Dans cette dispersion toujours latente, ce qui risque de nous manquer, c’est un centre, que nous appellerons Tzion. A la base, le mot Tzion signifie d’abord une marque ou un point de repère, bien avant de désigner la colline et ce lieu que nous connaissons bien. De ce mot dérive l’expression metsouyan. Dans la Haggadah de Pessah, on dit que les enfants d’Israël ont pu être libérés car ils étaient restés metsouyanim : ils avaient su garder des signes, des points de repère communs, ce qui les avait aidés à ne pas devenir mefouzarim, c’est-à-dire dispersés, otages de la avodah zarah, l’explosion.

Garder un centre est très difficile, notamment quand on avance, quand on fait un mouvement intérieur ou extérieur. Ça l’est moins quand on reste sur place. C’est pourquoi il me semble que dans la recherche d’un équilibre entre tradition et modernité, qui est propre à l’esprit d’un judaïsme moderniste (comme j’aime appeler toutes les formes du judaïsme qui se posent sérieusement le problème de la modernité), il est nécessaire de trouver ce qu’est le Tzion, notre Tzion, nos points de repère. Bien sûr, ces points de repère peuvent évoluer, comme cela a toujours été le cas. Mais certains, à mon avis, devraient rester au centre de notre expérience car ils ont toujours constitué pour notre peuple des points d’union et de ralliement.

L’adéquation à la modernité par contre ne devrait jamais se faire, de mon modeste point de vue, aux frais de notre riche patrimoine culturel et spirituel. Par exemple, un de ces points de repère est la pratique de l’hébreu qui est fondamentale. Il est très important que le judaïsme libéral mette l’accent sur la pratique et l’usage de l’hébreu, à tous les niveaux. Pour un peuple dispersé, il est important de savoir qu’un Juif qui se trouve à l’autre bout du monde peut retrouver les mêmes textes, la même prière, dite à peu près de la même façon, dans la même langue. Les livres de prières comportent désormais de très bonnes traductions, ce qui est extrêmement important ; cela devrait être suffisant pour aider à la compréhension ceux qui ne connaissent pas l’hébreu. Quelques passages chantés en phonétiques peuvent aider ces gens à participer aux chants collectifs. Mais nous ne devrions pas oublier que, si l’on peut éventuellement ne pas parler l’hébreu, il reste néanmoins LA langue des Juifs.

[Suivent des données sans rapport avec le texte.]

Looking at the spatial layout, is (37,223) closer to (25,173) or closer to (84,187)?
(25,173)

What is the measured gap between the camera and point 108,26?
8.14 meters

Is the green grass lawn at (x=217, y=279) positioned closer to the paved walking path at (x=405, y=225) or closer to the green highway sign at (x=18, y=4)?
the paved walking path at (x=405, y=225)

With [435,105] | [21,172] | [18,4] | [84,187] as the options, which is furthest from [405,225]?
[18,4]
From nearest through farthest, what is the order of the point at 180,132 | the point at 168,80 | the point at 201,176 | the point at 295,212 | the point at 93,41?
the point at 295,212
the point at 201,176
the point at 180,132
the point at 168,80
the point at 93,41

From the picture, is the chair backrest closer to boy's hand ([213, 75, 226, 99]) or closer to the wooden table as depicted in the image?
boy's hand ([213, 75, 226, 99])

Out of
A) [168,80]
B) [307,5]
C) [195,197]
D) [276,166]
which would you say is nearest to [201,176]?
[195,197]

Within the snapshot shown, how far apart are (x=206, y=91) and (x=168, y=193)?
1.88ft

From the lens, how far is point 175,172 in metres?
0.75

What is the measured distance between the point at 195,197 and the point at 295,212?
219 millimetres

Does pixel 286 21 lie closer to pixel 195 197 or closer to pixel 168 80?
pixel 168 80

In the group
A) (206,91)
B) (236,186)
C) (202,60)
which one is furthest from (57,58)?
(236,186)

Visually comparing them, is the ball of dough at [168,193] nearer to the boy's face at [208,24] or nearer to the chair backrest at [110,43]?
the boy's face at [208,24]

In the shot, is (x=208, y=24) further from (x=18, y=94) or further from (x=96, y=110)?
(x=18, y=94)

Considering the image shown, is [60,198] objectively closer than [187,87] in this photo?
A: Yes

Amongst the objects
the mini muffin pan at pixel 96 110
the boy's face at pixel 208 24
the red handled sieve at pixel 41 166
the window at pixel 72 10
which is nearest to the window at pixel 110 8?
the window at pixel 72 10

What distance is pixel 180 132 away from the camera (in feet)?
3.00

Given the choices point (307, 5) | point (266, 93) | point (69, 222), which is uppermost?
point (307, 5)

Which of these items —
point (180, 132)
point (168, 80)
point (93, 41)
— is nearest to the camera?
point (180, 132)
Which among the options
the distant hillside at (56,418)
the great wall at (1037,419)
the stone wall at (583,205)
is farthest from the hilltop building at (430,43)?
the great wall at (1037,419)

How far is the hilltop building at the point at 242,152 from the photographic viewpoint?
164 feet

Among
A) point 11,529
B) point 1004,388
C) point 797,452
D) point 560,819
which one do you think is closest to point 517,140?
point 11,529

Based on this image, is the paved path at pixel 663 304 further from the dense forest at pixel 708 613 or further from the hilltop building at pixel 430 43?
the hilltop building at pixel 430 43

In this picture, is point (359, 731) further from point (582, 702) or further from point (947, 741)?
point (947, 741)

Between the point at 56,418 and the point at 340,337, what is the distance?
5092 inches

Nos repères, qui sont essentiellement des repères traditionnels, sont ceux qui nous donnent la possibilité de rentrer dans la modernité si nous sommes capables de les garder. Les pratiques religieuses sont aussi des points de repère. Le judaïsme libéral a eu tendance à laisser certaines pratiques de côté, mais il a su aussi les réintégrer, non sans difficultés, car les responsables religieux et non religieux du judaïsme libéral se sont bien rendu compte qu’il fallait ces points de repère sans lesquels les Juifs ne se retrouvaient plus. Cette tendance doit se poursuivre.

Ce que je dis ne puise pas ses racines dans l’amour de la tradition comme fin en soi. La tradition comporte aussi des dangers et des faiblesses. La tradition a des limites, elle peut aussi parfois être négative quand elle devient répétition stérile de gestes dont la signification n’est pas bien comprise, ou parfois pervertie. La tradition peut donc aussi devenir un mal. Il ne peut y avoir de tradition pour la tradition. La tradition doit être amour de la tradition, c’est-à-dire la faculté de conserver celle-ci et de lui donner vie. Le plus souvent, même quand les choses apparaissent dépassées, elles ne le sont pas vraiment. Revitaliser ce qui existe déjà donne aux Juifs d’aujourd’hui et de demain la capacité de circuler dans un judaïsme qui n’est pas simplement une fuite en avant, un oubli de ce qui a été.

Il faut aller au-delà des mots. Il faut être profondément hébreu, ivri, c'est-à-dire celui qui traverse, qui est de l’autre côté comme le patriarche Avraham, celui qui sait poser les questions incommodes à lui-même, aux autres, à Dieu. Celui qui sait revoir sa Weltanschauung, là où d’autres s’obstinent à répéter des choses par habitude ou parfois par tradition.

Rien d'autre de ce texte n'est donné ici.